Moreover, in my view, naturalized metaphysics also does comparatively well with regard to underdetermination — and that is at least part of its relative appeal. Chakravartty rightly claims that the rationale for naturalizing metaphysics is that it lowers epistemic risk. In my view, naturalized metaphysics carries lower epistemic risk precisely because it is less underdetermined than traditional metaphysics. Naturalized metaphysics is less underdetermined because it is constrained by science, and the scientific constraint narrows the range of theoretical options we may consider live.Footnote 14 So, comparative underdetermination can be used to explain why naturalized metaphysics is epistemically preferable to non-naturalized metaphysics.
Even if naturalized metaphysics is not alone in suffering from an underdetermination problem, and even if it suffers comparatively less than alternate forms of inquiry, there is still the question of how to respond to the underdetermination it does suffer.
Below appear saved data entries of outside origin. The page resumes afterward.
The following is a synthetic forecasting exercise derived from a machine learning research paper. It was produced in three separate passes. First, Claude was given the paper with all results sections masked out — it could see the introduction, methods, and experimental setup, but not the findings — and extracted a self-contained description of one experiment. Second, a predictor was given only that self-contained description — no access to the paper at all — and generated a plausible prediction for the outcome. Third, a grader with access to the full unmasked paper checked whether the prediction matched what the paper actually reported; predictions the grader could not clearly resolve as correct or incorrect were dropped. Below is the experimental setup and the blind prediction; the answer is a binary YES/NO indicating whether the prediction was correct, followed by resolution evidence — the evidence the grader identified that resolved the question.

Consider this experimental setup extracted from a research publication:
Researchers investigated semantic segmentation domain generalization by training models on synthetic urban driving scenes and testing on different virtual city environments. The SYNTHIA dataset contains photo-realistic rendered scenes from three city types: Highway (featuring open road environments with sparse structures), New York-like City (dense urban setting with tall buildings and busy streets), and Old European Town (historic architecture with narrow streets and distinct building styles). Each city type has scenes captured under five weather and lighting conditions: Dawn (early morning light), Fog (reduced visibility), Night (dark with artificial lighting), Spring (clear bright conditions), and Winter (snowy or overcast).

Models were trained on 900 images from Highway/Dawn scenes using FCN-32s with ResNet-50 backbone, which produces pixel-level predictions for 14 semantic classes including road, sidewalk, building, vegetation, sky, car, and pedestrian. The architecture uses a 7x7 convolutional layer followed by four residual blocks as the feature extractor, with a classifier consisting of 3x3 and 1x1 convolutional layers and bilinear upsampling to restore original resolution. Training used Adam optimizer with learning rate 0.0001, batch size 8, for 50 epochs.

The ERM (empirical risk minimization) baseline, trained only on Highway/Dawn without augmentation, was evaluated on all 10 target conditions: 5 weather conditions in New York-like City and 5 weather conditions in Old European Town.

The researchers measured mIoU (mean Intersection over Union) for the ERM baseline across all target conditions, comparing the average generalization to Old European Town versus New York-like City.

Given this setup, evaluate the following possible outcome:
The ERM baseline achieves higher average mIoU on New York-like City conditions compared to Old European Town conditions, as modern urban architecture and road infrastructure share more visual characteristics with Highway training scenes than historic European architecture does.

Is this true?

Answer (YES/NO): NO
Chakravartty's response is permissive. Supposing the minimal standard of rationality is met, he is content to let a thousand scientific-ontological flowers bloom, since they spring from a thousand roots of otherwise epistemically incomparable stances and values. Imagine two rival scientific ontologies, generated in accordance with two rival epistemic stances. Chakravartty would have us ask only whether the underlying stances are self-defeating with respect to their own standards of success. If neither is, then the resulting views are at an impasse and all we can do is try to find Pyrrhonian calm.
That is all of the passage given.